Illustration: Liu Rui/GT
According to recent reports, Sweden and Finland are thinking about joining NATO as they believe that Russia is threatening peace in Europe. Is that so?
The great European politicians, Helmut Schmidt and Egon Bahr (who both died recently) as well as Mikhail Gorbachev and Claude Juncker (before his current job at EU) have all warned that we are in a pre-war situation, mainly because of the West's castigating of Russia. To prevent a war, on January 22 last year, Bahr asked for an urgent global peace conference comparable to the "Peace of Westphalia" of 1648, which put a long-lasting end to 30 years of war in Europe.
Since 2015, some US and NATO generals and in early 2016 the Swedish and Norwegian commanders-in-chief, all talked about the likelihood of a war in Europe. In the Chinese press, there was also a discussion about the "inevitability" of a war with the US, if the latter crossed a certain red line. Russia is upgrading its forces and the US is bringing additional troops to Europe.
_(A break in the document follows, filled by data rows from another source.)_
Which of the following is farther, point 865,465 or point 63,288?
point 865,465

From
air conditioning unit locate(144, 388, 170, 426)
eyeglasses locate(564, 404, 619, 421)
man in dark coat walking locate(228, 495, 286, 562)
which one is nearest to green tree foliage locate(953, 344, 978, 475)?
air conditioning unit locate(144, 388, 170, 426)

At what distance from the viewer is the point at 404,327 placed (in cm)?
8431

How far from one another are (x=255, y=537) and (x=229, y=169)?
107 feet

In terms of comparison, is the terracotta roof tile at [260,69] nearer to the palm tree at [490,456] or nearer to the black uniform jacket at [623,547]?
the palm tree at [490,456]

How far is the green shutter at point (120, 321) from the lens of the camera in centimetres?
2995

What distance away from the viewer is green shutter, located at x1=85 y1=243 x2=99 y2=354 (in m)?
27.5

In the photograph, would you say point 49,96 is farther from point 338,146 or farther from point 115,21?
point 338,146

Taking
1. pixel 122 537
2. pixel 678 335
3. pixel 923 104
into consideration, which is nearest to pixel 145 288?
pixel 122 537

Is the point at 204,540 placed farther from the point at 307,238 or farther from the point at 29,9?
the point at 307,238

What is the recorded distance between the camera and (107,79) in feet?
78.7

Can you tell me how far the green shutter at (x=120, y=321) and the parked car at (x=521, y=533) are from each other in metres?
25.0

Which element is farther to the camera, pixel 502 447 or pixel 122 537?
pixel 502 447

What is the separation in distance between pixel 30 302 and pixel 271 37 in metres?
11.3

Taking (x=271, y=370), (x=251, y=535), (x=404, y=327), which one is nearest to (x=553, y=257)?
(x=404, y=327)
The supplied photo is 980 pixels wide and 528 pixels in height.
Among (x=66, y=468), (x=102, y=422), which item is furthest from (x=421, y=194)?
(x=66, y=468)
But what are the reasons for the rising tensions in Europe?
At the end of the Cold War, Russia dismantled the Warsaw Pact, but US- led NATO, originally intended to keep the Soviets at bay, did not dissolve itself, but crept closer and closer upon Russia, engulfing former members of the East Bloc and installing missile defense systems as close to it as Poland and Romania. Russia has repeatedly said that it cannot accept this growing threat on its doorstep.
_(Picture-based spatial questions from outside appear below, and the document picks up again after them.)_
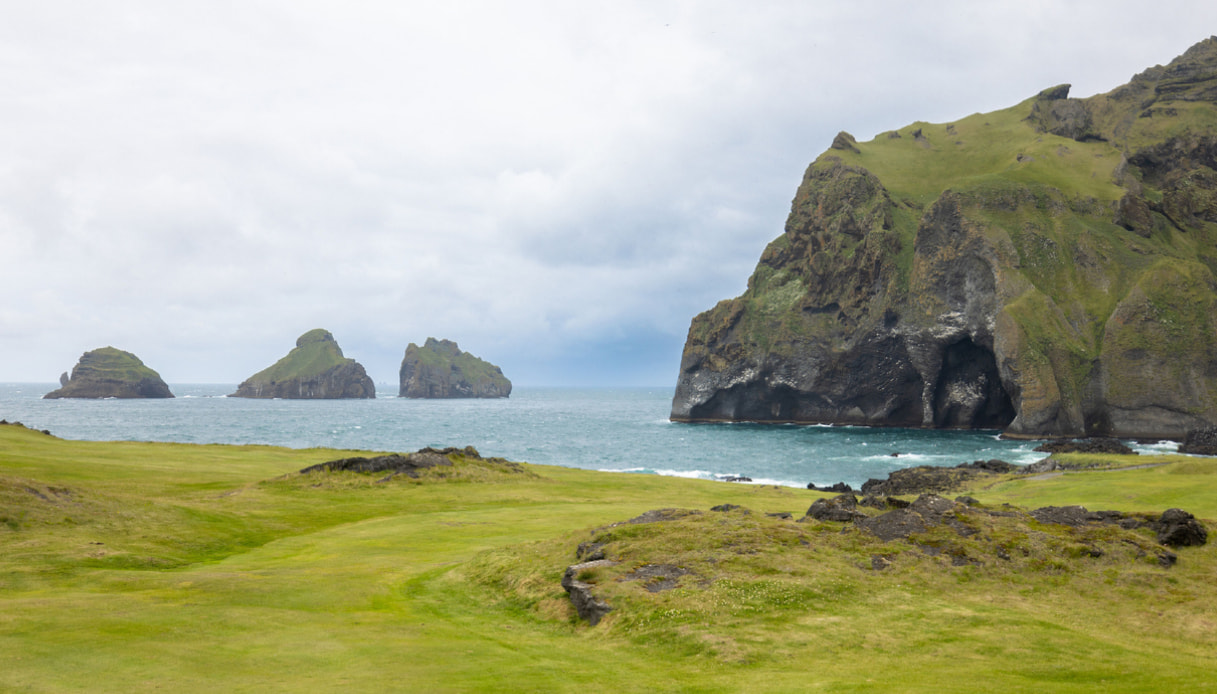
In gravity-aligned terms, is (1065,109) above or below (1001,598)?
above

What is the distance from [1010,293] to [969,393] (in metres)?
23.7

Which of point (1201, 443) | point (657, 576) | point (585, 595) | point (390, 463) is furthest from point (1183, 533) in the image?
point (1201, 443)

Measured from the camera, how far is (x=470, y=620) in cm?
1853

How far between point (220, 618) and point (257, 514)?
72.8 ft

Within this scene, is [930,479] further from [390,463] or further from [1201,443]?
[1201,443]

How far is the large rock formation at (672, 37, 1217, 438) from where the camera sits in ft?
399

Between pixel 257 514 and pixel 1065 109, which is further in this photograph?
pixel 1065 109

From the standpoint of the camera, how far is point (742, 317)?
7224 inches

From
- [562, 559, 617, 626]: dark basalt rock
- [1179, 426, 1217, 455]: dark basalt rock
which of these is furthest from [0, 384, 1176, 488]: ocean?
[562, 559, 617, 626]: dark basalt rock

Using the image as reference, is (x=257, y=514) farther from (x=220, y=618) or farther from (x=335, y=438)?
(x=335, y=438)

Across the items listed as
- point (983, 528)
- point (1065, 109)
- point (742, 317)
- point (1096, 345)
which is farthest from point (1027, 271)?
point (983, 528)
In 1962, we had an exact mirror-image of today's situation. The Soviet Union had stationed a large number of its nuclear missiles on Cuba and on submarines nearby. US president John F Kennedy reacted much like the Russian government has today and made it clear that the US could not accept this threat at its doorstep and that it would resort to war if the problem could not be solved. The world faced a nuclear Armageddon. But the Soviets swiftly withdrew the missiles.
There is another example. Everybody knows that there are strong political movements in Scotland to make it an independent country, in Britain to exit the EU and in Catalonia to break away from Spain. It is easy to imagine the outcry of Western politicians and the Western media if Russian President Vladimir Putin gave his support to these movements in a speech as President Barack Obama did in a speech about Ukraine.
How would the West react if high-ranking Russian ministers and politicians went to these countries to assure the opposition of Russia's support, met the leaders of the breakaway parties to plan and finance their next steps and gave instructions to the Russian ambassadors whom they must push to become the prime ministers should new countries emerge? But nothing like this has happened. Russia did not interfere in these countries' internal affairs.
But for the West, meddling in other countries' affairs in the name of "higher values" is the norm. Any means are welcome: military intervention, supporting opposition groups, coups organized through the CIA or other secret services, through development aid and in other ways. In the very early stage of the Maidan movement in Ukraine, the powerful US Senator McCain had meetings with leaders of the opposition parties, including the fascist Svoboda, to organize US support. He addressed the Ukrainians at a rally on the Maidan to assure them of US help. US Assistant Secretary of State Victoria Nuland, in a long phone call with the US Ambassador in Kiev, told him that Arseniy Yatsenyuk has to become prime minister of Ukraine. Until a few weeks ago, that person held that position.
Many other senior Western politicians, such as Catherine Ashton in charge of EU foreign affairs, got also engaged in the uprising. Following these interventions, the elected president of Ukraine was sacked in a coup and replaced by Petro Poroshenko, owner of an economic empire. Soon talks were started of joining NATO, while Russia had an agreement with Ukraine for the continued use by its Black Sea fleet of Sevastopol, its main harbor till 1991 (the end of Ukraine's membership in the Soviet Union).
These developments led to a civil war and Crimea returning to Russia. Now, the West blames Russia and punishes it with sanctions for safe-guarding its vital security interest in a pre-war situation that is caused by the West.
The larger problem is that a new world order is beginning and the US is determined at all costs - even of a war - to remain the dominant world power.